Joseph Massad on the Lobby Canard

I view Joseph Massad as a symbol of the double-standards in place in Middle Eastern Studies departments. The man has constructed what amounts to a theology on Israel, Israeli society and Zionism, apparently with little knowledge of Hebrew and very little inside understanding of Israel. How this guy has the balls to preach about such complex matters as Israeli ethnic-relations is beyond me. I guess what matters most for Massad and his ilk is their grand theory or whatever cause they're fighting for.

Having said all that, I have to admit that I was almost pleasantly surprised by Massad's latest piece in the Egyptian Al-Ahram Weekly. Massad sees past the ludicrous obsession of the western left and the Arab world with the Jewish Lobby and sets the record straight: America backs Israel because it is in its own "evil" interest to do so, not because of some omnipotent evil Jewish Lobby that prevents the good "real" Americans from doing what is right. Massad even points out that America spends far more on its American bases in the Arab world and in the rest of the world than it contributes in aid to Israel. He even attacks American State Department Arabists, whom he accuses of using the spectre of the "Jewish Lobby" as a lame excuse to their Arab dictator friends. There's lots more in the article, and it definitely deserves to be read.

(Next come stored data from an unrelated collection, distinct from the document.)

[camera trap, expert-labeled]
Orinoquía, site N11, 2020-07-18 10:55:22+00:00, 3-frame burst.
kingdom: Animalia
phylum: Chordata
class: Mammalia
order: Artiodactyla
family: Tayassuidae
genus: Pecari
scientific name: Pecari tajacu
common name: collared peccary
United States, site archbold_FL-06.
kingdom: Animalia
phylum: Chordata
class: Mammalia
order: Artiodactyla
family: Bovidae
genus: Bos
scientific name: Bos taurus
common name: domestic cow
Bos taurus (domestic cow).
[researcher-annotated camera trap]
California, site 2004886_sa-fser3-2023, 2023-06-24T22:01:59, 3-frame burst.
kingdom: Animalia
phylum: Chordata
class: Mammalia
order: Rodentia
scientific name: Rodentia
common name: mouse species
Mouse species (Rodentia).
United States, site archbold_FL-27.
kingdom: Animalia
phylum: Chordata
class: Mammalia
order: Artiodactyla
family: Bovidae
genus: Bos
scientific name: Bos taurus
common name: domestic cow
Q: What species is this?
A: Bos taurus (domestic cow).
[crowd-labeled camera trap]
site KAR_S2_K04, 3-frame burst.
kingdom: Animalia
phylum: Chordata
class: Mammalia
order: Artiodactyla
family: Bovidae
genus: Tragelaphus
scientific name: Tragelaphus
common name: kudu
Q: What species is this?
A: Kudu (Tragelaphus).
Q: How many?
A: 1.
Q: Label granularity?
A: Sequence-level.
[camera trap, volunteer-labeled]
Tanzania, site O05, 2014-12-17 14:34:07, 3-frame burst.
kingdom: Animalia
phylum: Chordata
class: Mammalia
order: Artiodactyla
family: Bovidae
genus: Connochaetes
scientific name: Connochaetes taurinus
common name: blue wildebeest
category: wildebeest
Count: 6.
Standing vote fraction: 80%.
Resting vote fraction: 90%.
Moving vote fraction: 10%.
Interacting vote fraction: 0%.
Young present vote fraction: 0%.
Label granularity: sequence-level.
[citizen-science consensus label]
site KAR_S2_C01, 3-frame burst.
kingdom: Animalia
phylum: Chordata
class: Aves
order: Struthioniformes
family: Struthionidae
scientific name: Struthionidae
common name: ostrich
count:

Here's an excerpt:

Joseph Massad, "Blaming the Lobby," Al-Ahram Weekly 23 - 29 March 2006, Issue No. 787.

http://weekly.ahram.org.eg/2006/787/op35.htm

[...]

"AIPAC is indeed powerful insofar as it pushes for policies that accord with US interests and that are resonant with the reigning US imperial ideology. The power of the pro-Israel lobby, whether in Congress or on campuses among university administrators, or policy-makers is not based solely on their organisational skills or ideological uniformity. In no small measure, anti-Semitic attitudes in Congress (and among university administrators) play a role in believing the lobby's (and its enemies') exaggerated claims about its actual power, resulting in their towing the line. But even if this were true, one could argue, it would not matter whether the lobby has real or imagined power. For as long as Congress and policy-makers (and university administrators) believe it does, it will remain effective and powerful. I of course concede this point.

What then would have been different in US policy in the Middle East absent Israel and its powerful lobby? The answer in short is: the details and intensity but not the direction, content, or impact of such policies. Is the pro- Israel lobby extremely powerful in the United States? As someone who has been facing the full brunt of their power for the last three years through their formidable influence on my own university and their attempts to get me fired, I answer with a resounding yes. Are they primarily responsible for US policies towards the Palestinians and the Arab world? Absolutely not. The United States is opposed in the Arab world as elsewhere because it has pursued and continues to pursue policies that are inimical to the interests of most people in these countries and are only beneficial to its own interests and to the minority regimes in the region that serve those interests, including Israel. Absent these policies, and not the pro-Israel lobby which supports them, the United States should expect a change in its standing among Arabs. Short of that, the United States will have to continue its policies in the region that have wreaked, and continue to wreak, havoc on the majority of Arabs and not expect that the Arab people will like it in return."